Убегание из дому, за которое жестоко нам доставалось — мне и сестре Кате, вошло у нас в обычай, стало бытовым явлением нашей детской.

Взявшись за руки и с собачкой Нормой, мы проваливались сначала в бурьян, перебирались по кладочкам через ручей и заходили в первую попавшуюся избу, в мещанский или рабочий домик. Попадали к немецким ткачам и к русским. И, может-быть, из уважения или, вернее, из страха перед властью отца, а, может-быть, и искренно, из детолюбия, принимали нас радушно, и до того ласкали, что и теперь приятно вспомнить, какими бы мотивами ни руководствовалось гостеприимство. Я писал письма рабочим под их диктовку, читал им «Северную Пчелу» и «Сын Отечества»[24] и пристрастился к пусканию бумажных змеев, что было любимым занятием у всех посадских.

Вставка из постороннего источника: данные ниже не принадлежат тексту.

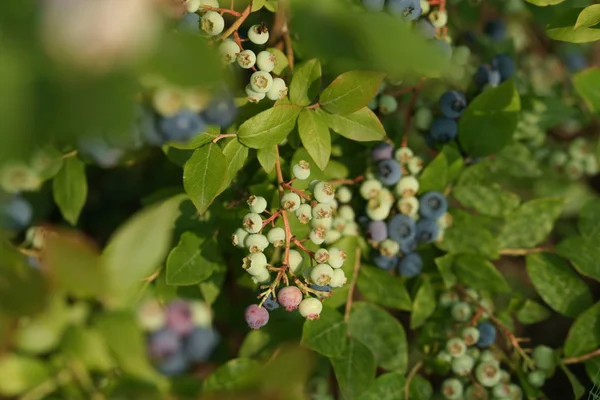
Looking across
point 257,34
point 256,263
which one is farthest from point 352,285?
point 257,34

Как-то к нам на двор залетел оборвавшийся колоссальный змей, построенный ткачами и украшенный фольгой, картинками и шелковыми лентами; мочальный хвост его был перевит серебряной канителью, а к концу хвоста привязывался фонарь. Едва смеркалось, змей взвивался над Клинцами, и гудок его трещал баритонным звоном, подобно тому, как теперь гудят самолеты. Тогда была большая строгость по части огня. Полиция боялась пожара; на улице нельзя было даже курить. Фонарь на фоне темного неба беспокоил отца. Нельзя было дознаться, кто именно пускает змея, и кому он принадлежит. Я и Катя знали секрет, но молчали, да нас и не спрашивали. С некоторых пор за нами утвердилась кличка «убоищ», как и за Машкою — Рябая-Форма, которая украла у матери плюшевую кофту, убежала с этим злополучным сокровищем, была поймана в лесу и жестоко наказана на конюшне. Однажды удалось змея взять в плен. Отец обрадовался случаю, и змей хранился в беседке. Вечером Филипп запустил змея для удовольствия домочадцев. Отец только приказал отвязать фонарь. Я же, по наущению тайно подосланного ко мне рабочего мальчика, незаметно перерезал шпагат, когда змей взвился и загудел, и он внезапно замолк, закивал своей нарядной головой, свернулся и упал там, где его уже подстерегали верные люди. На другой день змей уже летал, неуловимый и победоносный, над самым нашим домом. Отец послал ему несколько пуль, но змей даже не дрогнул. Освобождение змея было первым из немногих политических преступлений, совершенных мною на жизненном поприще.